> _Your objective_
Reproduce every entry exactly and leave its pictures out.

[Source data]
Content starts

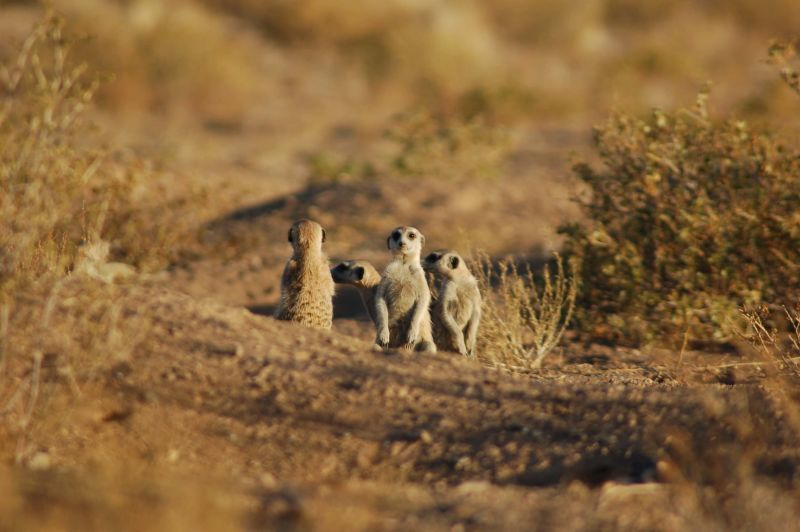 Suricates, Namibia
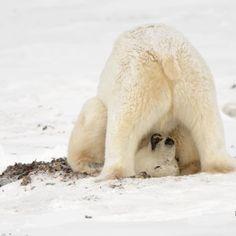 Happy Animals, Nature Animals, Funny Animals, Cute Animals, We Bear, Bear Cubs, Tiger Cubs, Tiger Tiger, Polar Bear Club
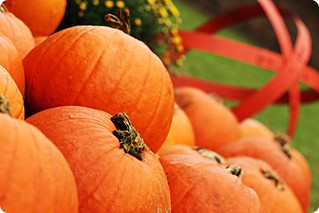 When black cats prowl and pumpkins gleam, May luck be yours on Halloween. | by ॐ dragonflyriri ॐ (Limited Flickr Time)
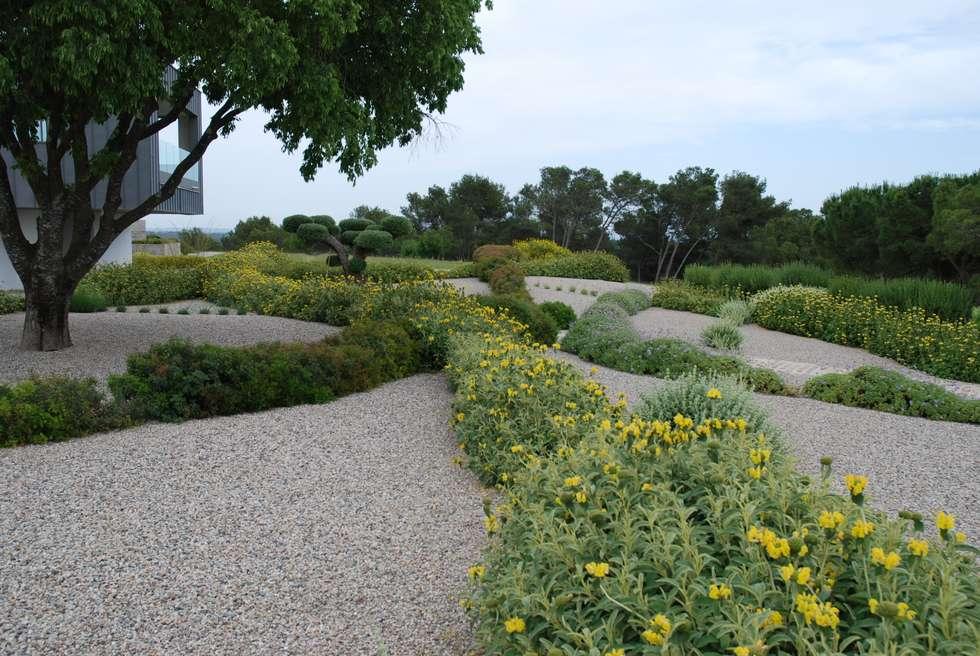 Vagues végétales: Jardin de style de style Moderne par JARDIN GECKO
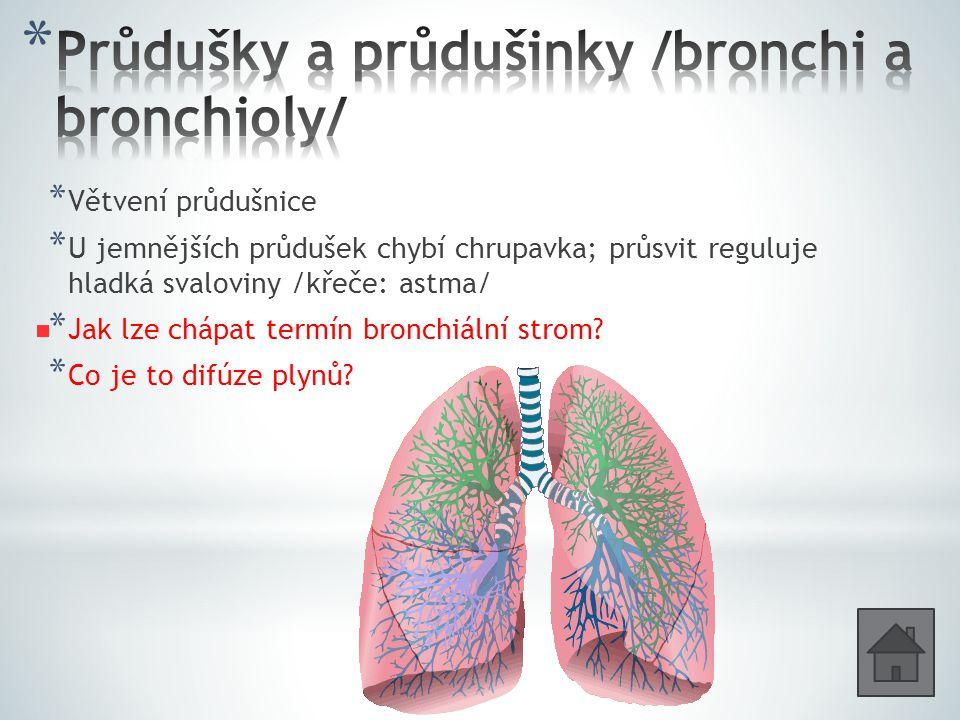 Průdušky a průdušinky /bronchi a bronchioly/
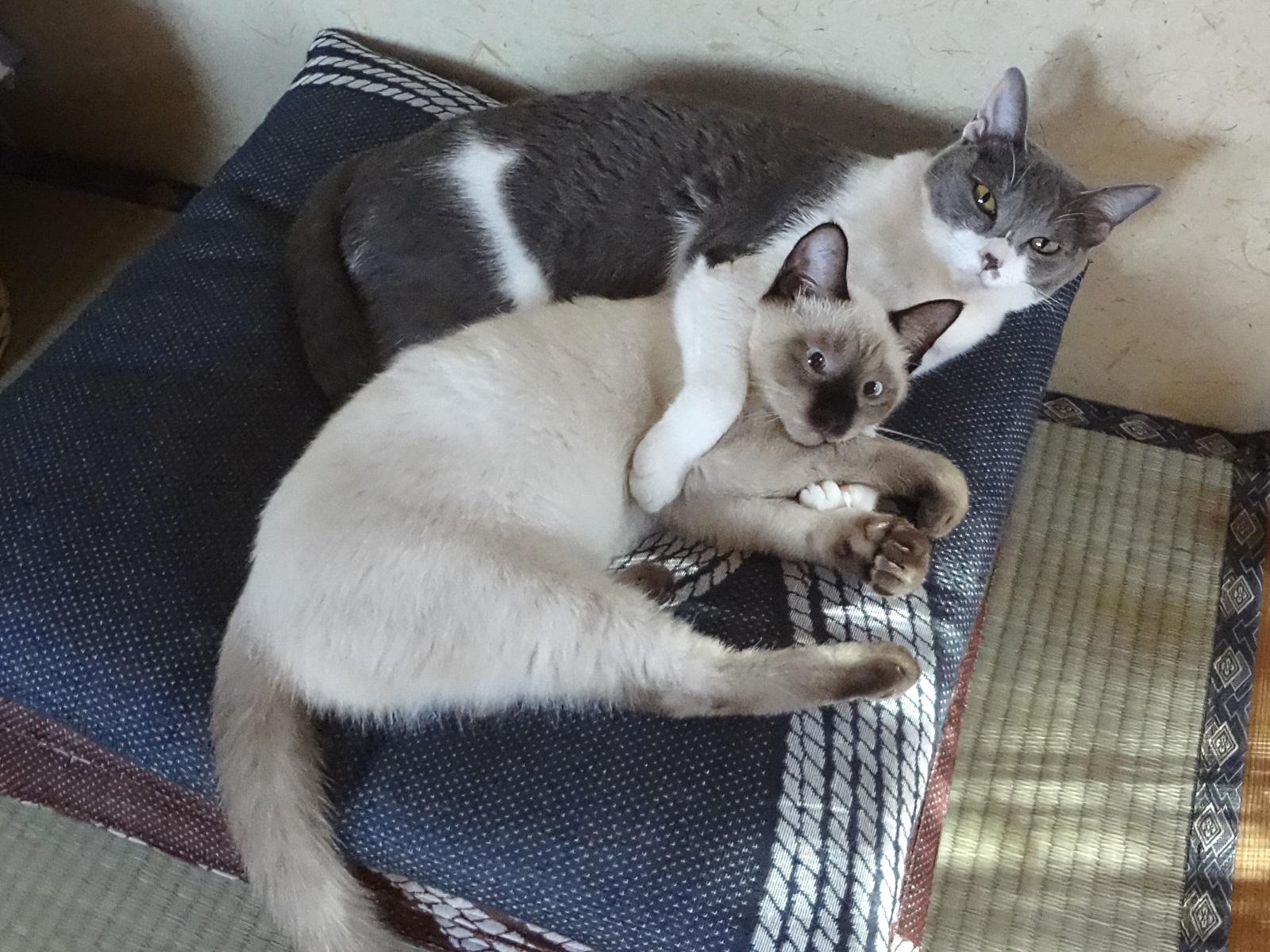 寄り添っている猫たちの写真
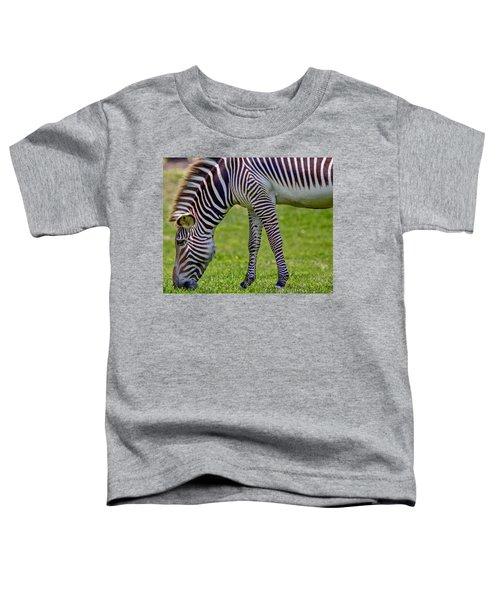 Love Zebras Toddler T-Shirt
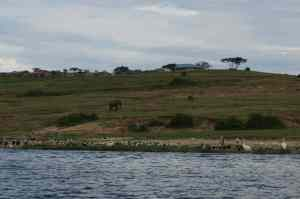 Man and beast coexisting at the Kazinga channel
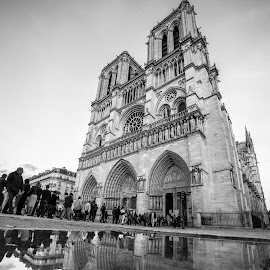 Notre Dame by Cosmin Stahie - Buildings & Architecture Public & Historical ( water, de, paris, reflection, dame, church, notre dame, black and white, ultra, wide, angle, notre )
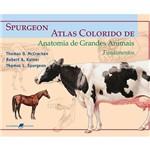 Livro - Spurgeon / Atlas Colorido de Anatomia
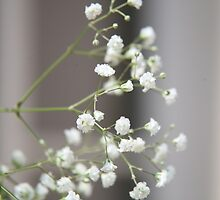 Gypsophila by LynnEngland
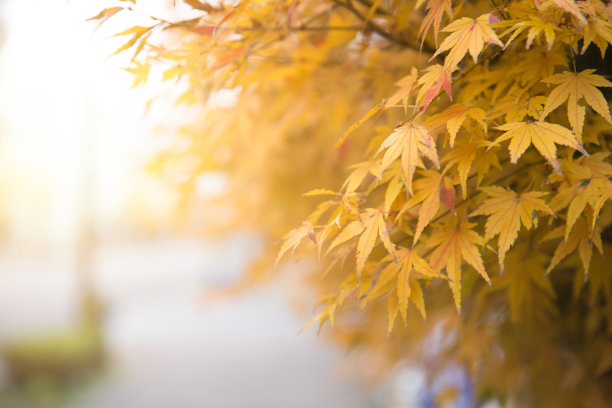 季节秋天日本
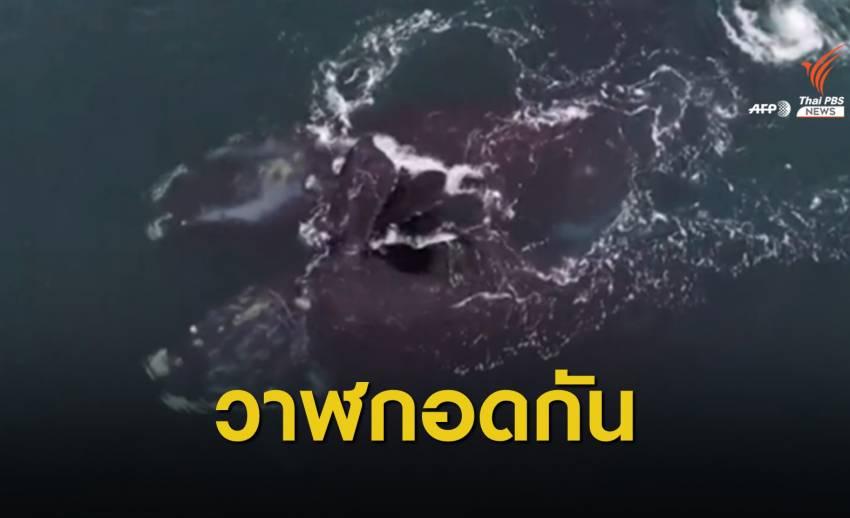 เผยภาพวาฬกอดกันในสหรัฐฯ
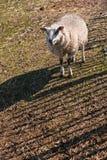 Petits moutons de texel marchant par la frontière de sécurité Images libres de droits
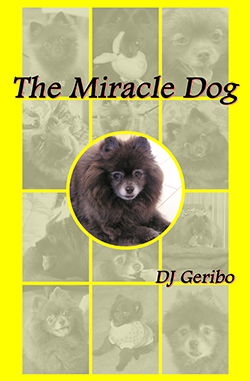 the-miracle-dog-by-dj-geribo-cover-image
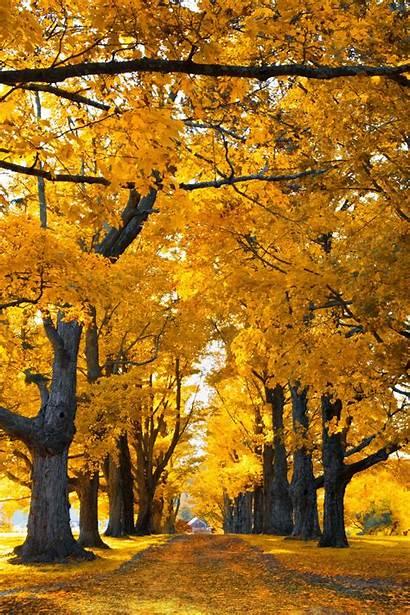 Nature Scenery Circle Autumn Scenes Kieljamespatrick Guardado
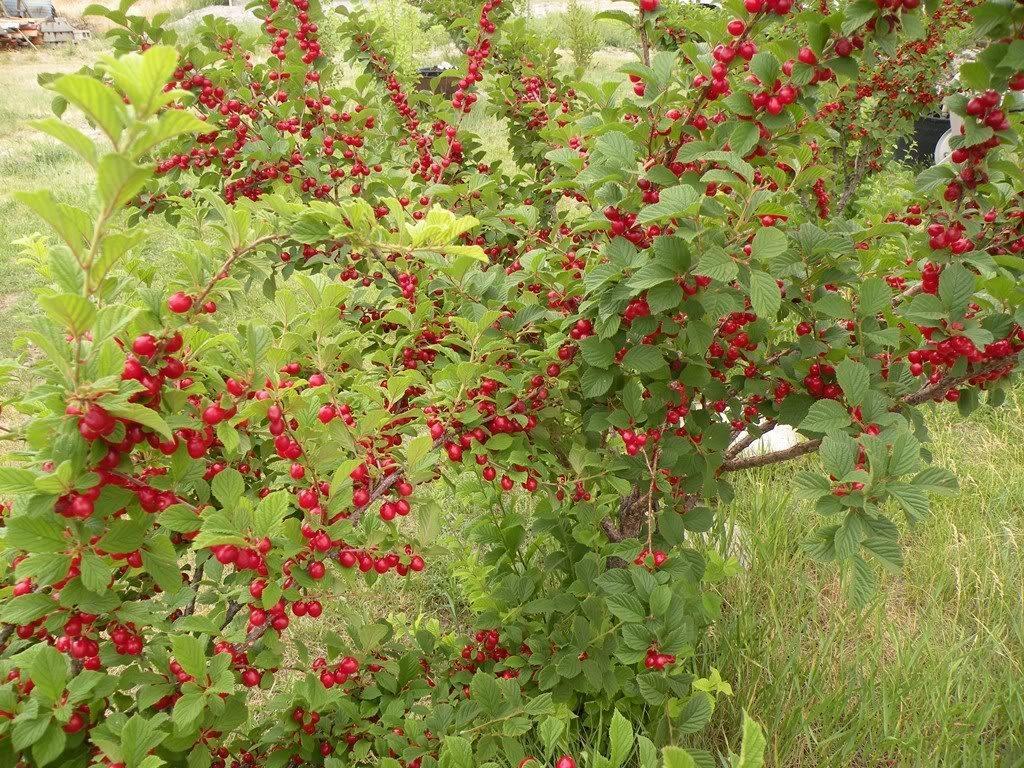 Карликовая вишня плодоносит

Content ends

> _Exercise result_
 Suricates, Namibia
 Happy Animals, Nature Animals, Funny Animals, Cute Animals, We Bear, Bear Cubs, Tiger Cubs, Tiger Tiger, Polar Bear Club
 When black cats prowl and pumpkins gleam, May luck be yours on Halloween. | by ॐ dragonflyriri ॐ (Limited Flickr Time)
 Vagues végétales: Jardin de style de style Moderne par JARDIN GECKO
 Průdušky a průdušinky /bronchi a bronchioly/
 寄り添っている猫たちの写真
 Love Zebras Toddler T-Shirt
 Man and beast coexisting at the Kazinga channel
 Notre Dame by Cosmin Stahie - Buildings & Architecture Public & Historical ( water, de, paris, reflection, dame, church, notre dame, black and white, ultra, wide, angle, notre )
 Livro - Spurgeon / Atlas Colorido de Anatomia
 Gypsophila by LynnEngland
 季节秋天日本
 เผยภาพวาฬกอดกันในสหรัฐฯ
 Petits moutons de texel marchant par la frontière de sécurité Images libres de droits
 the-miracle-dog-by-dj-geribo-cover-image
 Nature Scenery Circle Autumn Scenes Kieljamespatrick Guardado
 Карликовая вишня плодоносит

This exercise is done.